Hukum sebagai gejala sosial mengandung berbagai aspek, fase, ciri, dimensi waktu dan ruang, serta tatanan abstraksi yang majemuk. Karena itu, hukum dapat dikaji dan dipelajari secara rasional-sistematikal-metodikal dari berbagai sudut pandang dan pendekatan. Dari pengkajian tersebut terbentuklah sebuah disiplin ilmiah yang objeknya adalah hukum.
Terdapat beberapa pemahaman untuk mendefinisikan atau menjelaskan “ilmu hukum”. Berikut definisi/penjelesan yang dimaksud sebagaimana dikutip dari beberapa literatur :
1.    Buku pengantar ilmu hukum (Peter Mahmud Marzuki).
           Dalam bukunya pengantar ilmu hukum, Peter Mahmud Marzuki memulai dengan menuliskan ungkapan lama quot homines, tot sententiae yang artinya “sebanyak jumlah manusia itulah banyaknya pengertian”. Dalam Bahasa Inggris, ilmu hukum disebut jurisprudence, dalam Bahasa Belanda ilmu hukum disebut rechwetenchap, dan dalam Bahasa Perancis disebut dengan theorie generale du droit. Bahasa Jerman secara bergantian menyebut ilmu hukum sebagai jurisprudence dan rechwetenchap. Beberapa penulis berbahasa Inggris ada yang menyebut ilmu hukum sebagai the science of law atau legal science.

▸ BARIS YANG DIBERIKAN
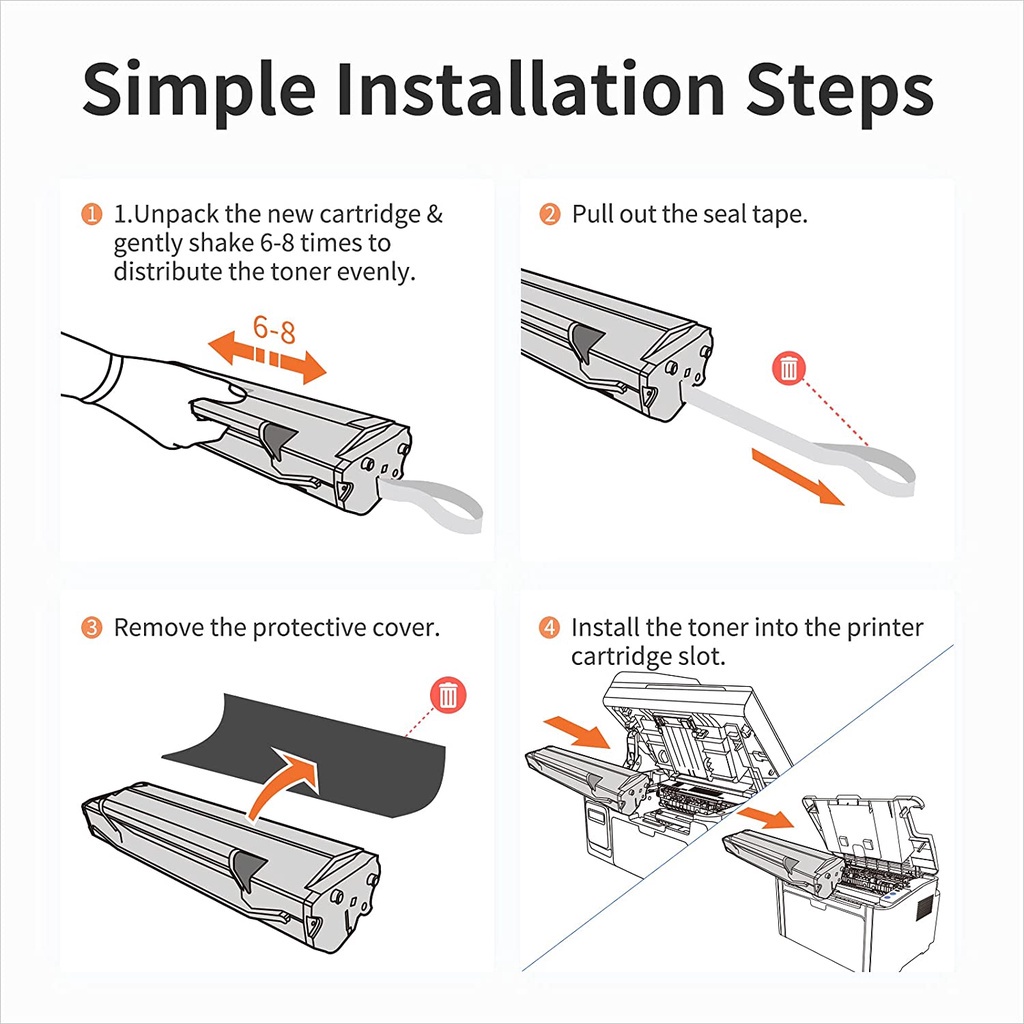 Simple Installation Steps

1 1.Unpack the new cartridge & gently shake 6-8 times to distribute the toner evenly.

6-8

2 Pull out the seal tape.

3 Remove the protective cover.

4 Install the toner into the printer cartridge slot.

▸ PERINTAH KERJA
Terjemahkan kalimat dari teks tentang ilmu hukum ini ke dalam bahasa Inggris: "Hukum sebagai gejala sosial mengandung berbagai aspek, fase, ciri, dimensi waktu dan ruang, serta tatanan abstraksi yang majemuk." Baris-baris tersebut merupakan bahan tersendiri yang terpisah dari teks tentang ilmu hukum.

▸ JAWABAN TERTULIS
As a social phenomenon, law contains various aspects, phases, characteristics, dimensions of time and space, and a manifold order of abstraction.